Chase: “Was Gibson involved with anyone?”
“Lang says no. He said Gibson had a girlfriend a couple of years back, for a short time, but he hadn’t seen her for a while. We’ll check to see what she has to say: we’ve got a name. We haven’t had time to talk to Lang much—I’ve been here for . . .” He looked at his watch. “. . . about fifteen minutes.”
* * *
—
“LET’S TALK TO LANG,” Chase said.
On the walk to the main house, Jackson asked, “You think it had to do with Gibson’s research?
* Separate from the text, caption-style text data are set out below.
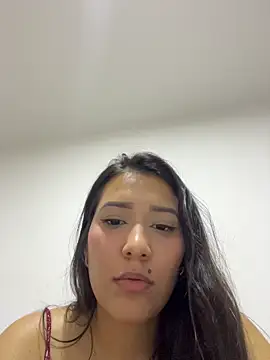 Онлайн чат XXX IsabellaJoness_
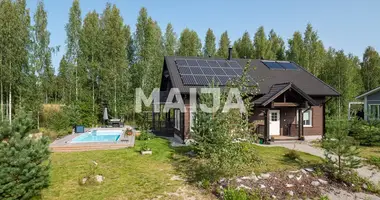 4 bedroom house in Petaejaevesi, Finland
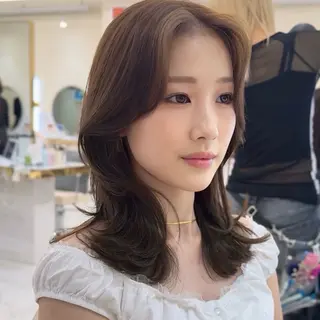 ミディアム カラー CHAINON CENTREのヘアスタイル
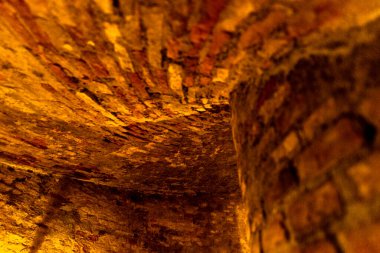 sarmal merdivenler, freskler ve tuğla sarmal mermer elips basamaklar.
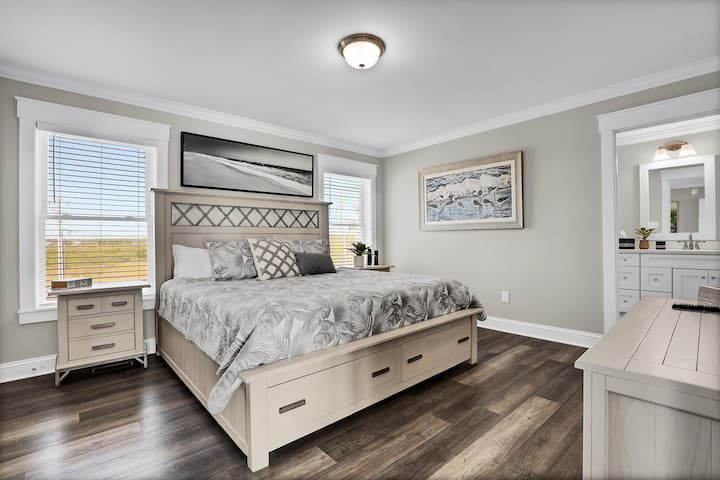 Glavna spavaća soba u prizemlju s king size krevetom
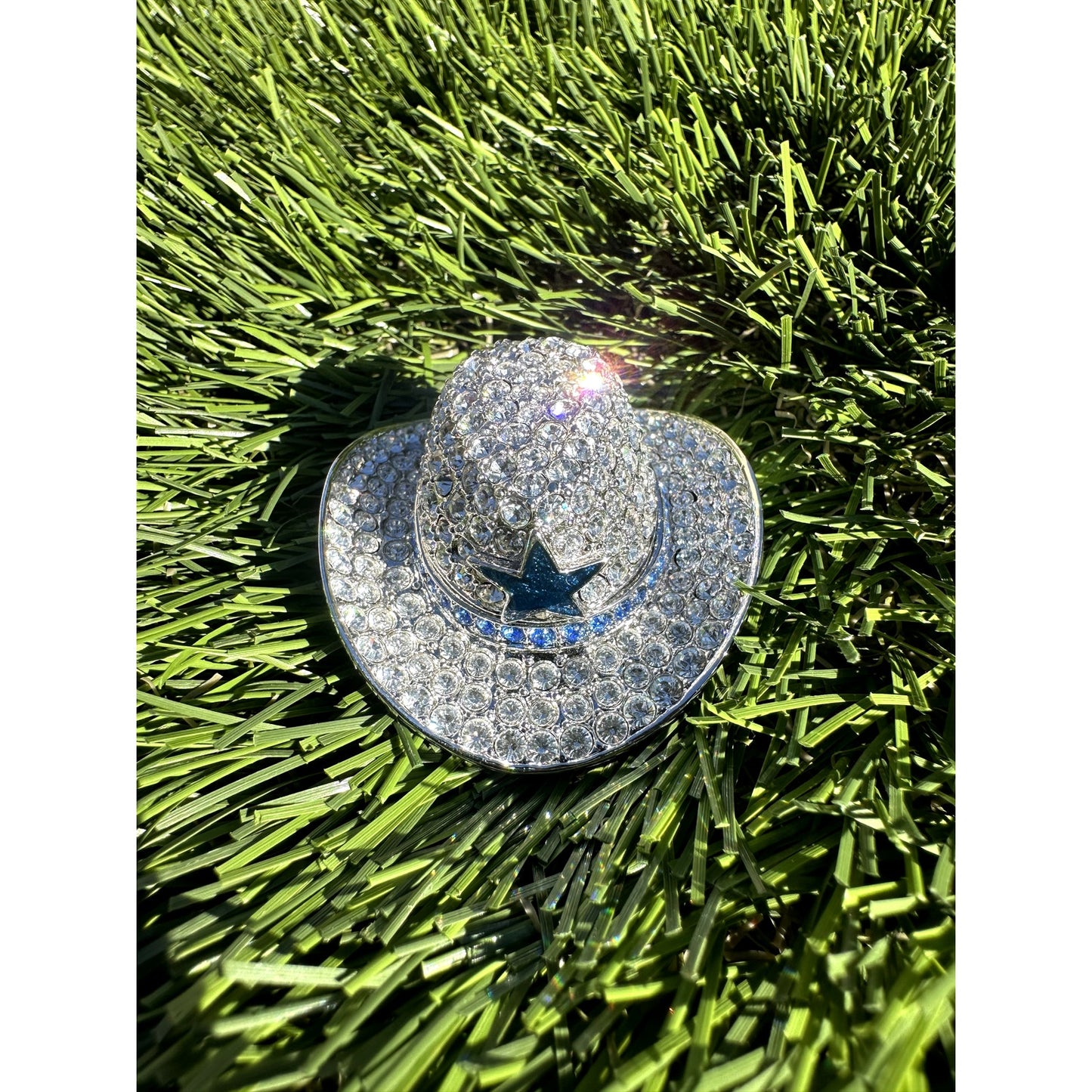 Estee Lauder 'Cowboy Hat' Silver Solid Perfume Compact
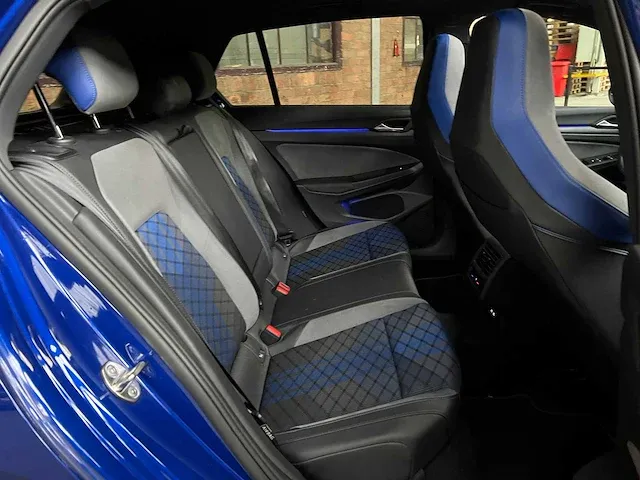 Volkswagen golf viii r 2.0 tsi 4motion 320pk 2021, n-855-xh - afbeelding 58 van  67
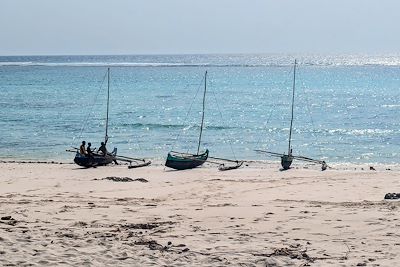 Pirogues - Plage Ambola - Madagascar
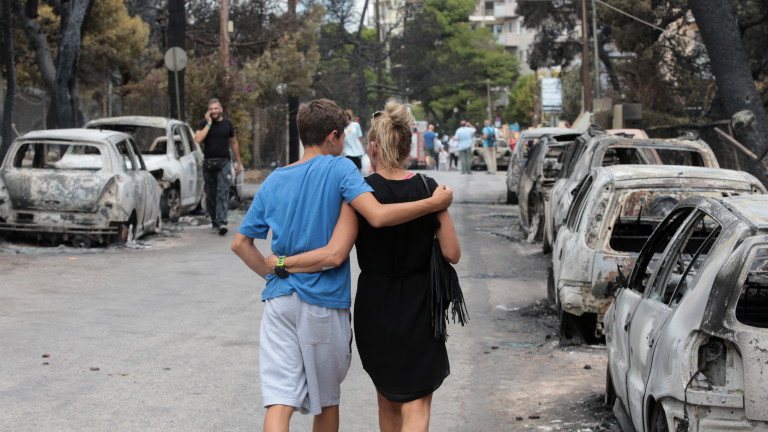 Пожарите в Гърция взеха 74 жертви, 188 са ранените 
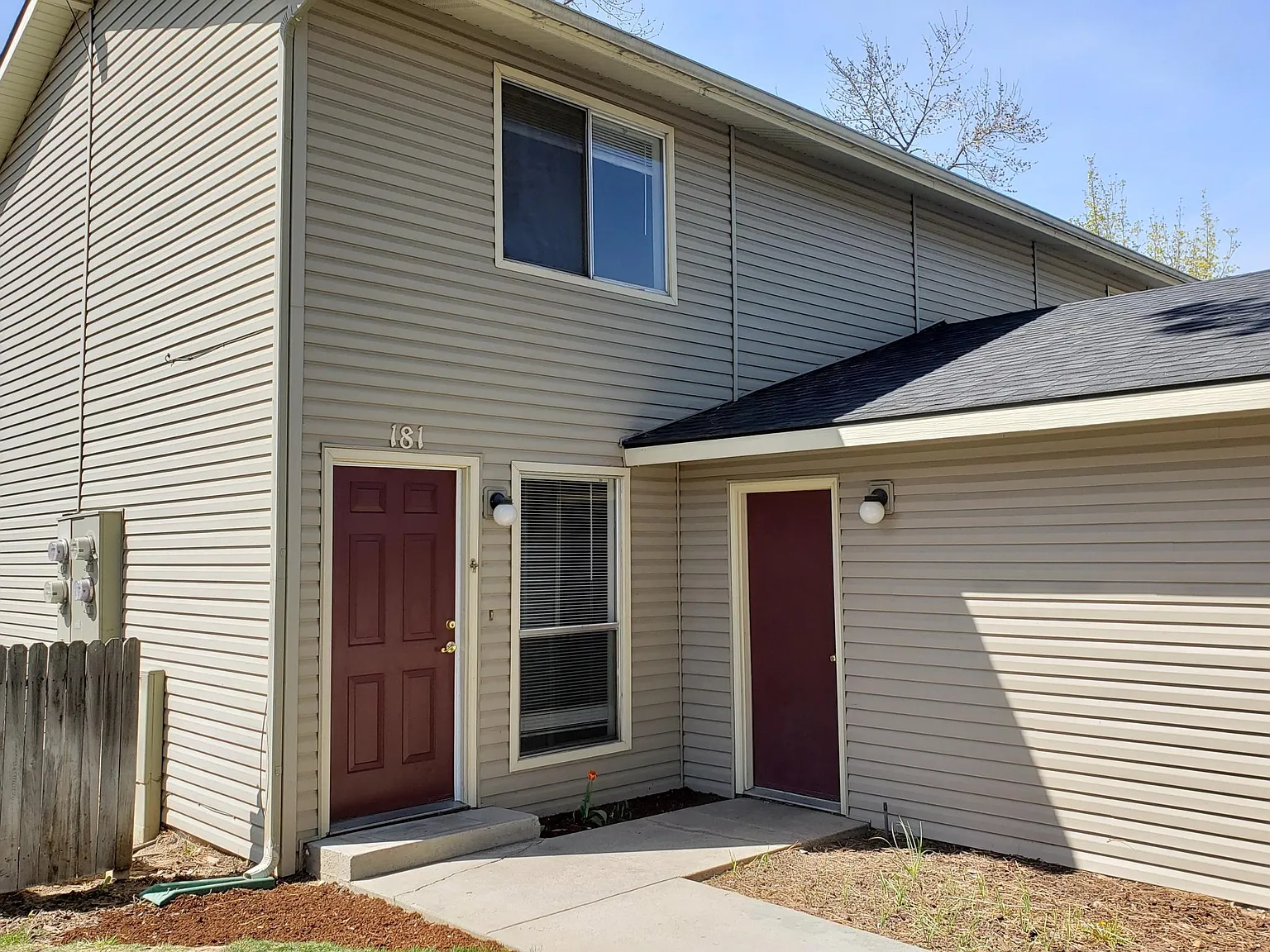 Colby Court — Photo 1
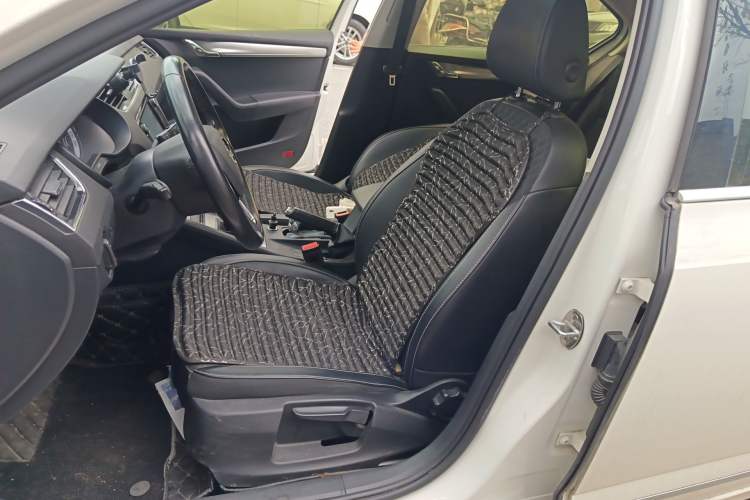 Used Skoda Octavia 2018 1.6L Automatic Luxury Edition Driver Seat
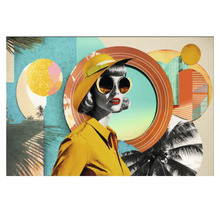 Tablou art print în stil retro cu o femeie cu pălărie și ochelari de soare, motive cu palmieri și forme geometrice.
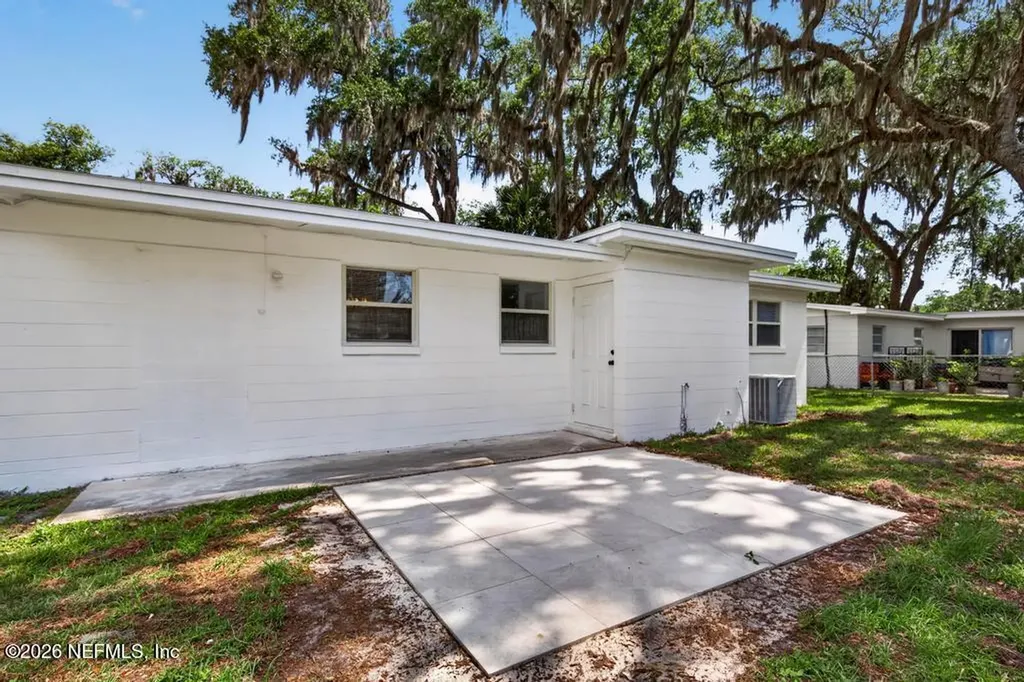 1152 Sebago Avenue N Atlantic Beach FL 32233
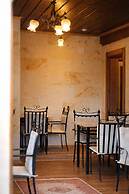 Milat Cave Hotel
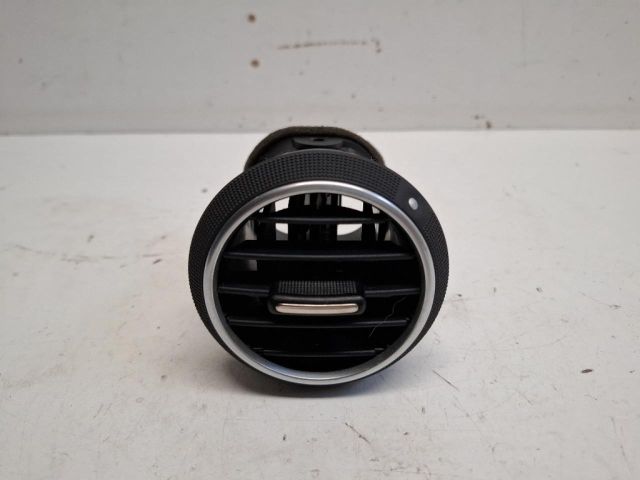 bontott AUDI A3 Középső Szellőző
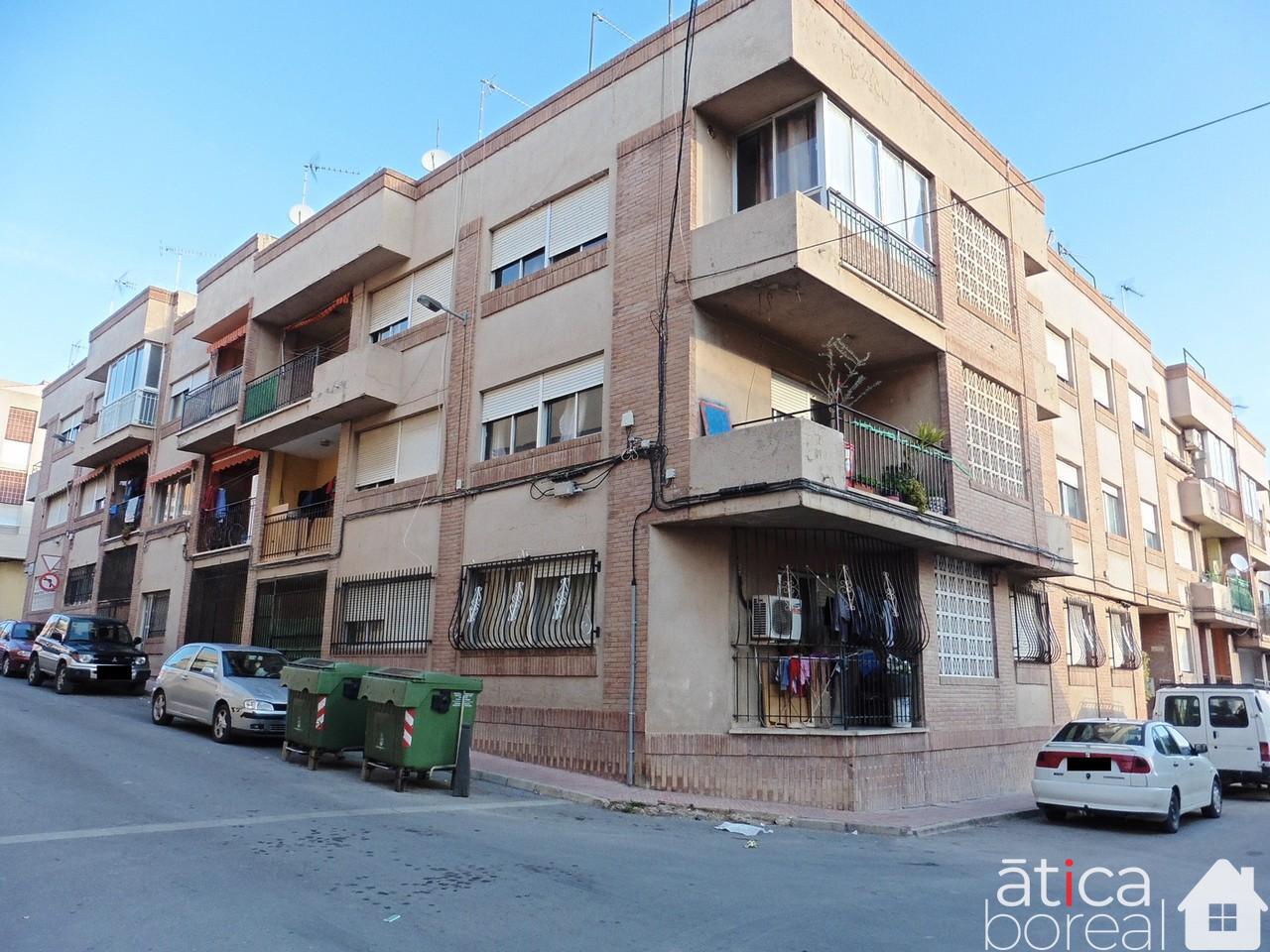 Venta de piso en Totana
On these alt-right people?”
“That’s an obvious possibility,” Chase said, “depending on who exactly he was looking at, and how he was going about it.”
“As soon as your crime scene people are done, we need to get up in his apartment and look for a notebook or a laptop or anything else he might have taken notes on,” Lucas said. “We need to check his phone calls, see if there are GPS links that the phone company can help us with.”
“We can do all that,” Jackson said. “There is a laptop up there for sure, and quite a few legal pads.”
“We’d like to be there when you look,” Chase said. “If there’s a link going out to a shooter group—this White Fist sounds interesting—we need to know which one it was.”